— START Listing —

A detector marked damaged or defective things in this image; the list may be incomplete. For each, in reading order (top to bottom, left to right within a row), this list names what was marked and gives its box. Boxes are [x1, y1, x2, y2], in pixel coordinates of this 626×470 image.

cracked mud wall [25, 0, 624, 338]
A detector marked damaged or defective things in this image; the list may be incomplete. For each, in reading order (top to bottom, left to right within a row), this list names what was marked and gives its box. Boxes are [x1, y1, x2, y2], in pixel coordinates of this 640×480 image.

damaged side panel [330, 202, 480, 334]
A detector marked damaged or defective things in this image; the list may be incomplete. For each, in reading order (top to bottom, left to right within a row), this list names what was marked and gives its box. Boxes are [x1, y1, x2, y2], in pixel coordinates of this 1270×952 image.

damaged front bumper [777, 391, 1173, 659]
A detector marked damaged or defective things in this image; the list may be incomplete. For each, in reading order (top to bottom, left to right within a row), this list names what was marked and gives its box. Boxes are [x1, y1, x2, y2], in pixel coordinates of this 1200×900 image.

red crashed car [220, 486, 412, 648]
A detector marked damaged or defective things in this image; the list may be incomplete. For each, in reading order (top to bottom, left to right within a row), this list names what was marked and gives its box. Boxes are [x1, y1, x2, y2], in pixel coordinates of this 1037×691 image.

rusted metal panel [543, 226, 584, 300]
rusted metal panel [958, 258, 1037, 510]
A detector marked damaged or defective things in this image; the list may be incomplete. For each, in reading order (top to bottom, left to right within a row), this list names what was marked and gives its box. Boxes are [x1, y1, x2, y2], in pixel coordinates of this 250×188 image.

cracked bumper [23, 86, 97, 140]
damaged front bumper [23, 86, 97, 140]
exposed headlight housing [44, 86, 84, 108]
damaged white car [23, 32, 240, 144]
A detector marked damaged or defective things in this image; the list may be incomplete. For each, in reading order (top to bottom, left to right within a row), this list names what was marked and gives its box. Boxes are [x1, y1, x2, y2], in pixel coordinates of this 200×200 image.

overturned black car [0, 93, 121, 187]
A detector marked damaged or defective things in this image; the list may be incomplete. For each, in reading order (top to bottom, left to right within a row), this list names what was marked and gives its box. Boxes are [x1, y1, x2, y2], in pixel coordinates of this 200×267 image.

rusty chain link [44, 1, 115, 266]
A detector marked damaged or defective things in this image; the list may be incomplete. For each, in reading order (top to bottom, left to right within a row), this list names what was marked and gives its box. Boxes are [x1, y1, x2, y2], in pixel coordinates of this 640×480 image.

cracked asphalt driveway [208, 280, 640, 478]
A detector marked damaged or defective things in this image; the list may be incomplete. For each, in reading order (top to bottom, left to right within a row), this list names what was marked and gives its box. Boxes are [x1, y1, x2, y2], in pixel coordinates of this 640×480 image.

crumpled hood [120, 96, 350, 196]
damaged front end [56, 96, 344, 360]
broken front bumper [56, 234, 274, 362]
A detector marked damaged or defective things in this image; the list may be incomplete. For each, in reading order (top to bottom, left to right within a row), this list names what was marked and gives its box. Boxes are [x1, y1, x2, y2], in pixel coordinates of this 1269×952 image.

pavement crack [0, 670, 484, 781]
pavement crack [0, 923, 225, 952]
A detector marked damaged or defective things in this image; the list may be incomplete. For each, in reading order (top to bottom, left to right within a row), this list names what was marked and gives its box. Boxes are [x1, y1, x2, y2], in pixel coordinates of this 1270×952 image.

— END Listing —

Goal: Reproduce every line of the records above verbatim, from the first record through the last.

Correct output:
A detector marked damaged or defective things in this image; the list may be incomplete. For each, in reading order (top to bottom, left to right within a row), this list names what was marked and gives its box. Boxes are [x1, y1, x2, y2], in pixel coordinates of this 626×470 image.

cracked mud wall [25, 0, 624, 338]
A detector marked damaged or defective things in this image; the list may be incomplete. For each, in reading order (top to bottom, left to right within a row), this list names what was marked and gives its box. Boxes are [x1, y1, x2, y2], in pixel coordinates of this 640×480 image.

damaged side panel [330, 202, 480, 334]
A detector marked damaged or defective things in this image; the list may be incomplete. For each, in reading order (top to bottom, left to right within a row), this list names what was marked and gives its box. Boxes are [x1, y1, x2, y2], in pixel coordinates of this 1270×952 image.

damaged front bumper [777, 391, 1173, 659]
A detector marked damaged or defective things in this image; the list may be incomplete. For each, in reading order (top to bottom, left to right within a row), this list names what was marked and gives its box. Boxes are [x1, y1, x2, y2], in pixel coordinates of this 1200×900 image.

red crashed car [220, 486, 412, 648]
A detector marked damaged or defective things in this image; the list may be incomplete. For each, in reading order (top to bottom, left to right within a row), this list names what was marked and gives its box. Boxes are [x1, y1, x2, y2], in pixel coordinates of this 1037×691 image.

rusted metal panel [543, 226, 584, 300]
rusted metal panel [958, 258, 1037, 510]
A detector marked damaged or defective things in this image; the list may be incomplete. For each, in reading order (top to bottom, left to right within a row), this list names what was marked and gives its box. Boxes are [x1, y1, x2, y2], in pixel coordinates of this 250×188 image.

cracked bumper [23, 86, 97, 140]
damaged front bumper [23, 86, 97, 140]
exposed headlight housing [44, 86, 84, 108]
damaged white car [23, 32, 240, 144]
A detector marked damaged or defective things in this image; the list may be incomplete. For each, in reading order (top to bottom, left to right within a row), this list names what was marked and gives its box. Boxes are [x1, y1, x2, y2], in pixel coordinates of this 200×200 image.

overturned black car [0, 93, 121, 187]
A detector marked damaged or defective things in this image; the list may be incomplete. For each, in reading order (top to bottom, left to right within a row), this list names what was marked and gives its box. Boxes are [x1, y1, x2, y2], in pixel coordinates of this 200×267 image.

rusty chain link [44, 1, 115, 266]
A detector marked damaged or defective things in this image; the list may be incomplete. For each, in reading order (top to bottom, left to right within a row), this list names what was marked and gives its box. Boxes are [x1, y1, x2, y2], in pixel coordinates of this 640×480 image.

cracked asphalt driveway [208, 280, 640, 478]
A detector marked damaged or defective things in this image; the list may be incomplete. For each, in reading order (top to bottom, left to right within a row), this list names what was marked and gives its box. Boxes are [x1, y1, x2, y2], in pixel coordinates of this 640×480 image.

crumpled hood [120, 96, 350, 196]
damaged front end [56, 96, 344, 360]
broken front bumper [56, 234, 274, 362]
A detector marked damaged or defective things in this image; the list may be incomplete. For each, in reading order (top to bottom, left to right within a row), this list names what was marked and gives its box. Boxes are [x1, y1, x2, y2], in pixel coordinates of this 1269×952 image.

pavement crack [0, 670, 484, 781]
pavement crack [0, 923, 225, 952]
A detector marked damaged or defective things in this image; the list may be incomplete. For each, in reading order (top to bottom, left to right within a row), this list names what was marked and gives its box. Boxes are [x1, y1, x2, y2], in pixel coordinates of this 1270×952 image.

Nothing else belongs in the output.